TEXTO PARA LER.

--------------------------------------------------

O número de famílias de acolhimento de idosos e pessoas adultas com deficiência no distrito está a diminuir porque há 14 anos que não há actualizações naquilo que lhes pagam

As famílias de acolhimento de idosos e pessoas adultas com deficiência estão, praticamente, em vias de pagar para trabalhar porque o que lhes é pago pela Segurança Social não é actualizado desde 2009.

A denúncia é de algumas famílias, que são uma das respostas de apoio social para idosos no nosso país. Ouvimos, de perto, a história e angústia de três mas a verdade é que há muitas mais a queixar-se.

Perante um país onde, segundo os Censos 2021, o envelhecimento demográfico se continuou a acentuar de forma muito expressiva, com 182 idosos por cada 100 jovens, e num distrito ainda mais amargurado nestes termos, as famílias de acolhimento consideram que deviam receber mais, sendo esta também uma forma de incentivar a que outras se dedicassem ao acolhimento. Ainda assim, o cenário está a desenhar-se em sentido inverso. Segundo apurámos, nos últimos anos, pelo menos no nosso território, o número de pessoas a acolher idosos ou adultos com deficiência caiu.

O panorama é preocupante até porque, segundo avançou o Expresso, 665 pessoas estavam internadas, no final de Janeiro, nos hospitais portugueses sem estarem doentes. O motivo é apenas um: não terem condições de sair. Os chamados “doentes sociais” já tiveram alta mas aguardam um lugar num lar ou numa unidade de cuidados continuados para reabilitação. Idosos, isolados e dependentes é o perfil dos que ficaram nas unidades de saúde por não terem familiares ou estrutura social que os receba.

 

“Não ganhamos nem o ordenado mínimo”

--------------------------------------------------

DADOS FORNECIDOS.

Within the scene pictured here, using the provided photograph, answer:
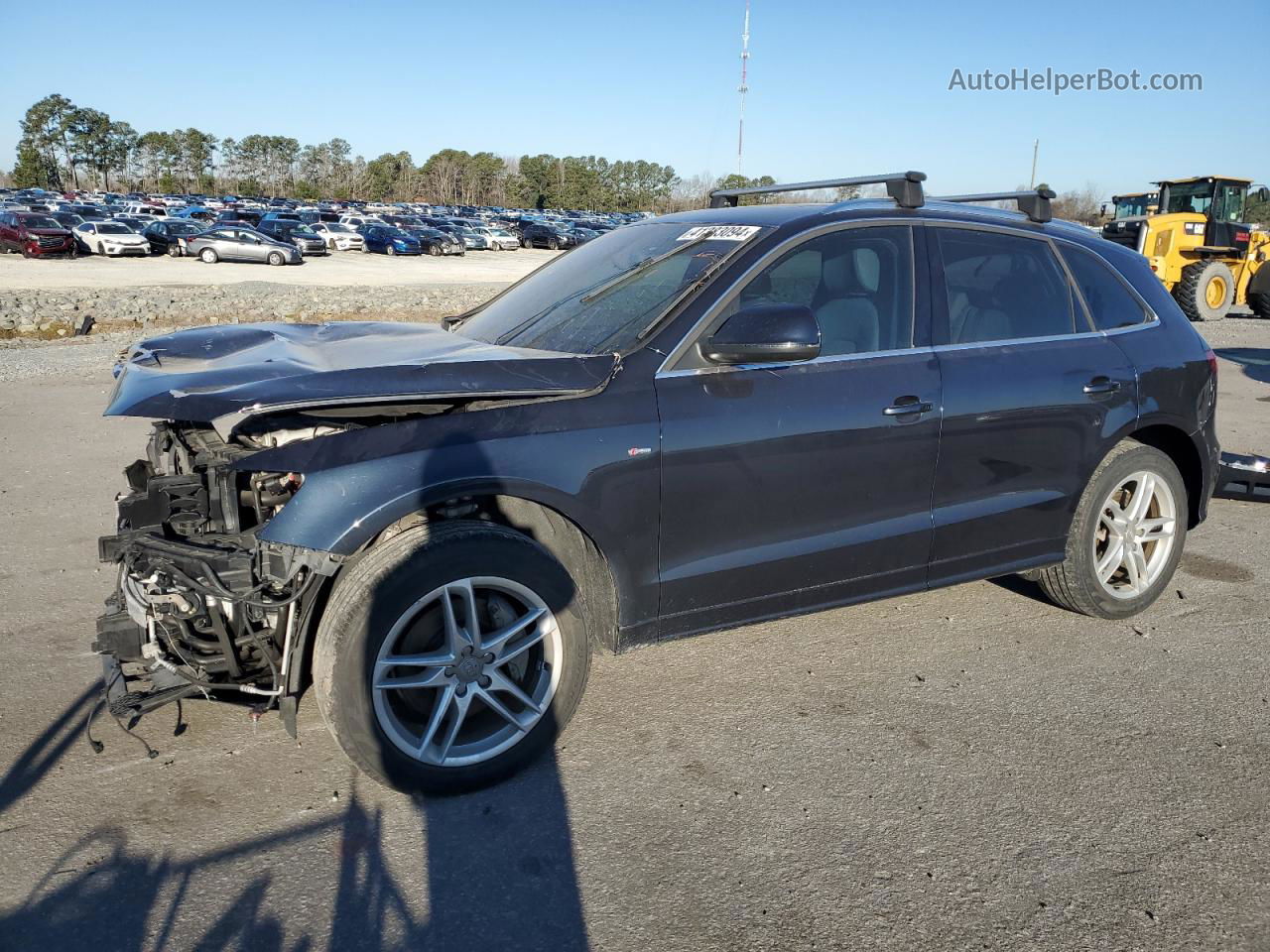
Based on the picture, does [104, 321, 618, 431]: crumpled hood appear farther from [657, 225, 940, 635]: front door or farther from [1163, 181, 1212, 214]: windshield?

--------------------------------------------------

TAREFAS.
1: Responda a estas perguntas sobre o texto das famílias de acolhimento:
(a) Desde que ano não é actualizado o valor que a Segurança Social paga a estas famílias?
(b) Segundo os Censos 2021, quantos idosos há por cada 100 jovens?
(c) Segundo o Expresso, quantas pessoas estavam internadas nos hospitais portugueses sem estarem doentes no final de Janeiro?
2: Escreva a parte seguinte do texto sobre as famílias de acolhimento, a começar logo a seguir ao último título.

RESPOSTAS POR NÚMERO.
1:
(a) Desde 2009.
(b) 182 idosos.
(c) 665 pessoas.

2:
Por cada idoso ou pessoa adulta com deficiência, neste momento, e desde 2009, as famílias recebem 225 euros destinados à prestação de serviços, valor que passa para o dobro, ou seja 450, se a pessoa for dependente. As famílias recebem ainda 222,27 euros para a manutenção de cada pessoa acolhida. Neste valor não estão incluídas as despesas com medicamentos, vestuários, calçado e higiene pessoal, as quais constituem encargos da pessoa em acolhimento ou da família.

Este é, conforme as famílias, um valor muito baixo e o desespero, que já não é de agora, começa a agravar-se. Luísa Pires, de 55 anos, que vive em Sortes, no concelho de Bragança, acolhe três pessoas, número máximo permitido, e é uma das vozes de protesto, porque, feitas as contas, no que toca ao valor pago para manutenção, são sete euros por dia e não chegam para dar de comer a uma pessoa. “Neste momento, não ganhamos nem o ordenado mínimo. O dinheiro que ganho gasto-o com eles e não me chega”, explicou, dizendo ainda que quando começou a actividade “valia a pena” mas “agora já não”.

Afirmando que o dinheiro da manutenção para os idosos “fica muito aquém” do justo, sendo que é destinado a “comida, cama lavada, aquecimento, tudo”, não compreende não haver actualização de valores, porque “tudo subiu e sobe”.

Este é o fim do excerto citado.